### Stated exercise:
All entries must be repeated exactly; do not include the pictures.

### Input records:
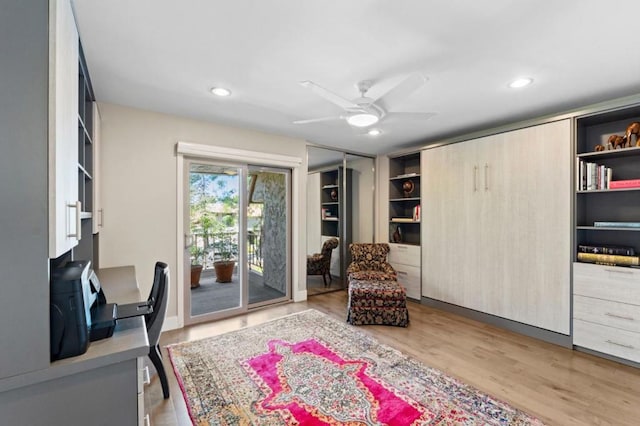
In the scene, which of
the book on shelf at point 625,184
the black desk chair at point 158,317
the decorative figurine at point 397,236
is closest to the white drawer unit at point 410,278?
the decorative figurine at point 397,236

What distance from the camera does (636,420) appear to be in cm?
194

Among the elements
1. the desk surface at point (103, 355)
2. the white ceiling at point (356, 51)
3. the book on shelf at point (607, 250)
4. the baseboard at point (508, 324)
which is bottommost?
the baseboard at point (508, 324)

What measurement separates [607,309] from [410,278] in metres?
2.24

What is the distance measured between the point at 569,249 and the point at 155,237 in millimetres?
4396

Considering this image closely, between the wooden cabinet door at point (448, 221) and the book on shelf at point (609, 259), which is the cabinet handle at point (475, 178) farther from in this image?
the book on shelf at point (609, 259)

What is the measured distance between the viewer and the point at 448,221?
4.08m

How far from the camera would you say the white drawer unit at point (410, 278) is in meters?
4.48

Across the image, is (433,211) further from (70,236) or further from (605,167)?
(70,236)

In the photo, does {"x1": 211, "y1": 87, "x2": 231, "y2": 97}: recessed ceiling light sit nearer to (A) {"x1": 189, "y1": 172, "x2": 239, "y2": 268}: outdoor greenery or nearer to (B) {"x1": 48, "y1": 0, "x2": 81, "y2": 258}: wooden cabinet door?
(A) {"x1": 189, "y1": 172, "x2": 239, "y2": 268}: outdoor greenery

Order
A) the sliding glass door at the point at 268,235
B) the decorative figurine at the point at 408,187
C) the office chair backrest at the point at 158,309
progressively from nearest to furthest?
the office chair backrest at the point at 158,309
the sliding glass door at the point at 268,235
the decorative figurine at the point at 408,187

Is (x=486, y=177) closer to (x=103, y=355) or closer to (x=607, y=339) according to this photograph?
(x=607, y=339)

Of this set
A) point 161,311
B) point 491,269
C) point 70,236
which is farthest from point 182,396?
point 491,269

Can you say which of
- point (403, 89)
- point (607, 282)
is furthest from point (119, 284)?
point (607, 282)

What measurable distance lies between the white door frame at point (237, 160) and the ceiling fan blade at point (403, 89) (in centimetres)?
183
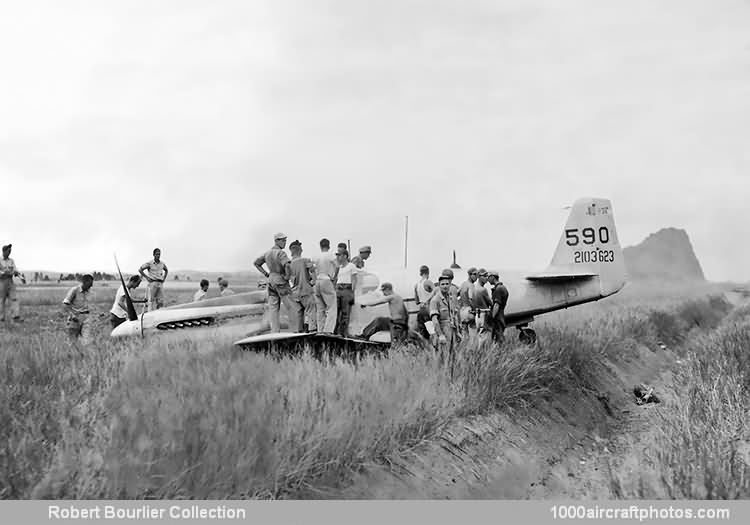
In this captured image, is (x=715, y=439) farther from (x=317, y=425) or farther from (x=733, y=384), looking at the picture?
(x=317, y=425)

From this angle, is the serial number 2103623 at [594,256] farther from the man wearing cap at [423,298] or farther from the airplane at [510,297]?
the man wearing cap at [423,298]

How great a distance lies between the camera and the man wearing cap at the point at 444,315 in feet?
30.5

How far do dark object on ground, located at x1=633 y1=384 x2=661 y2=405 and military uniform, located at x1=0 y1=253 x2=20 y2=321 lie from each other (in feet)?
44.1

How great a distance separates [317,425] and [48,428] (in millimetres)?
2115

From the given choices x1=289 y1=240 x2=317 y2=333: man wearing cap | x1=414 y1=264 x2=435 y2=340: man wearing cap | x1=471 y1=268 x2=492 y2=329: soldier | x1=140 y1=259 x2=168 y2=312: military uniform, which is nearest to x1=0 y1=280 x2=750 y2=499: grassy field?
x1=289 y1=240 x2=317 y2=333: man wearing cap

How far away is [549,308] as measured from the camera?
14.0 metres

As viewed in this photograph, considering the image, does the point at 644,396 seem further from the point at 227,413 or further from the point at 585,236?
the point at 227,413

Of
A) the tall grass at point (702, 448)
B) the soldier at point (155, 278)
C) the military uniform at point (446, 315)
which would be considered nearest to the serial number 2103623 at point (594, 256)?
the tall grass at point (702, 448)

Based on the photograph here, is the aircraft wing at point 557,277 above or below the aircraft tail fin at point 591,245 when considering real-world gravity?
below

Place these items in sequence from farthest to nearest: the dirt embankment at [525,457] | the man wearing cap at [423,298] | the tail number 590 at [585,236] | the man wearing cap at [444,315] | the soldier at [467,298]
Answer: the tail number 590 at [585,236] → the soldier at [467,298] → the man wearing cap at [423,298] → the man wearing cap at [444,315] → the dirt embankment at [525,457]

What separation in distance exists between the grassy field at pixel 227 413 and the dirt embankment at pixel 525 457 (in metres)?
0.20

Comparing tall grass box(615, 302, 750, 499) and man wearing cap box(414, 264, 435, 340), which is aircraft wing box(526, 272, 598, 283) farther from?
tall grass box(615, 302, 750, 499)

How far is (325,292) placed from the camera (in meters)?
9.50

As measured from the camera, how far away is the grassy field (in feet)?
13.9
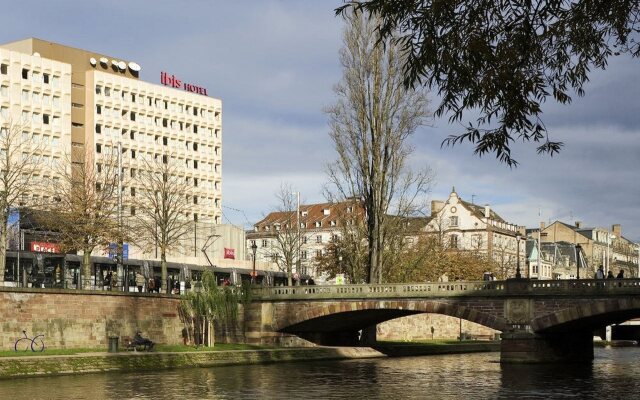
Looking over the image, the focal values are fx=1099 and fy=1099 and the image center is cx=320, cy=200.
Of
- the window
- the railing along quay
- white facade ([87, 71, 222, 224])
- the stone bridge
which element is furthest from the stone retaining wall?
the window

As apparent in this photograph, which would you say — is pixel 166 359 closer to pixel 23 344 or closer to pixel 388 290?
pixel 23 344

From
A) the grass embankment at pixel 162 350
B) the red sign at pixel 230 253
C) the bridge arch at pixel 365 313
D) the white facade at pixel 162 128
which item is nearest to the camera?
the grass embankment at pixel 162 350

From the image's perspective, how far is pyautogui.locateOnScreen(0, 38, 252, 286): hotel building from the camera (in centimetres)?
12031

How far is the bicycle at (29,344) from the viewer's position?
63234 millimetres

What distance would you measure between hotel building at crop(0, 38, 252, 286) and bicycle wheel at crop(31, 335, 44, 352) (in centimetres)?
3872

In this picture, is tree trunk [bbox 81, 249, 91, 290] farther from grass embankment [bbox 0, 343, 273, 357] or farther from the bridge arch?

### Exercise response:
In the scene, which of
the book on shelf at point 625,184
the black desk chair at point 158,317
the decorative figurine at point 397,236
is closest to the white drawer unit at point 410,278?
the decorative figurine at point 397,236

What distance from the camera does (636,420) appear to be in cm?
194

Among the elements
1. the desk surface at point (103, 355)
2. the white ceiling at point (356, 51)
3. the book on shelf at point (607, 250)
4. the baseboard at point (508, 324)
which is bottommost?
the baseboard at point (508, 324)

What measurement separates [607,309] from [410,278] in metres?
2.24

What is the distance measured between the point at 569,249 and the point at 155,237 in millimetres?
4396

Considering this image closely, between the wooden cabinet door at point (448, 221) and the book on shelf at point (609, 259), which is the cabinet handle at point (475, 178) farther from in this image?
the book on shelf at point (609, 259)

What is the measured distance between the viewer and the point at 448,221?
4.08m

How far from the camera would you say the white drawer unit at point (410, 278) is in meters?
4.48

Across the image, is (433,211) further from (70,236) or further from (605,167)?
(70,236)

In the photo, does {"x1": 211, "y1": 87, "x2": 231, "y2": 97}: recessed ceiling light sit nearer to (A) {"x1": 189, "y1": 172, "x2": 239, "y2": 268}: outdoor greenery or nearer to (B) {"x1": 48, "y1": 0, "x2": 81, "y2": 258}: wooden cabinet door?
(A) {"x1": 189, "y1": 172, "x2": 239, "y2": 268}: outdoor greenery

Order
A) the sliding glass door at the point at 268,235
B) the decorative figurine at the point at 408,187
C) the office chair backrest at the point at 158,309
progressively from nearest to furthest?
the office chair backrest at the point at 158,309
the sliding glass door at the point at 268,235
the decorative figurine at the point at 408,187

Is (x=486, y=177) closer to (x=103, y=355) or closer to (x=607, y=339) according to this photograph?
(x=607, y=339)

Of this set
A) point 161,311
B) point 491,269
C) point 70,236
which is farthest from point 182,396?
point 491,269

Can you say which of
- point (403, 89)
- point (607, 282)
is furthest from point (119, 284)?
point (607, 282)

What measurable distance lies between the white door frame at point (237, 160) and the ceiling fan blade at point (403, 89) (in centimetres)?
183
In this captured image, is (x=715, y=439) farther from (x=317, y=425) or farther from (x=733, y=384), looking at the picture?
(x=317, y=425)

From this angle, is the serial number 2103623 at [594,256] farther from the man wearing cap at [423,298] or farther from the airplane at [510,297]?
the man wearing cap at [423,298]

How great a distance lies between the camera and the man wearing cap at the point at 444,315 in feet?
30.5

How far do dark object on ground, located at x1=633 y1=384 x2=661 y2=405 and military uniform, located at x1=0 y1=253 x2=20 y2=321 lie from each other (in feet)?
44.1

How great a distance separates [317,425] and [48,428] (in millimetres)?
2115

From the given choices x1=289 y1=240 x2=317 y2=333: man wearing cap | x1=414 y1=264 x2=435 y2=340: man wearing cap | x1=471 y1=268 x2=492 y2=329: soldier | x1=140 y1=259 x2=168 y2=312: military uniform, which is nearest to x1=0 y1=280 x2=750 y2=499: grassy field?
x1=289 y1=240 x2=317 y2=333: man wearing cap

How far away is [549,308] as measured from the camera?
14.0 metres

As viewed in this photograph, considering the image, does the point at 644,396 seem further from the point at 227,413 or further from the point at 585,236?
the point at 227,413

Of
A) the tall grass at point (702, 448)
B) the soldier at point (155, 278)
C) the military uniform at point (446, 315)
which would be considered nearest to the serial number 2103623 at point (594, 256)?
the tall grass at point (702, 448)

Based on the photograph here, is the aircraft wing at point 557,277 above or below the aircraft tail fin at point 591,245 when considering real-world gravity?
below

Place these items in sequence from farthest to nearest: the dirt embankment at [525,457] | the man wearing cap at [423,298] | the tail number 590 at [585,236] | the man wearing cap at [444,315] | the soldier at [467,298]
Answer: the tail number 590 at [585,236] → the soldier at [467,298] → the man wearing cap at [423,298] → the man wearing cap at [444,315] → the dirt embankment at [525,457]

What separation in distance exists between the grassy field at pixel 227 413 and the dirt embankment at pixel 525 457 (in metres)?
0.20

Comparing tall grass box(615, 302, 750, 499) and man wearing cap box(414, 264, 435, 340), which is aircraft wing box(526, 272, 598, 283) farther from?
tall grass box(615, 302, 750, 499)

How far is (325,292) placed from the camera (in meters)?
9.50

As measured from the camera, how far away is the grassy field (in feet)?
13.9
Looking over the image, the focal values are fx=1099 and fy=1099 and the image center is cx=320, cy=200.
Of
- the window
- the railing along quay
- white facade ([87, 71, 222, 224])
- the stone bridge
which element is furthest from the stone retaining wall?
the window

As apparent in this photograph, which would you say — is pixel 166 359 closer to pixel 23 344 or closer to pixel 388 290?
pixel 23 344

From
A) the grass embankment at pixel 162 350
B) the red sign at pixel 230 253
C) the bridge arch at pixel 365 313
D) the white facade at pixel 162 128
which item is nearest to the camera?
the grass embankment at pixel 162 350

From the image's perspective, how far is pyautogui.locateOnScreen(0, 38, 252, 286): hotel building from the camera (in centimetres)?
12031

How far is the bicycle at (29,344) from the viewer's position?
63234 millimetres

What distance would you measure between hotel building at crop(0, 38, 252, 286) and bicycle wheel at crop(31, 335, 44, 352) (in centimetres)?
3872

In this picture, is tree trunk [bbox 81, 249, 91, 290] farther from grass embankment [bbox 0, 343, 273, 357] or farther from the bridge arch?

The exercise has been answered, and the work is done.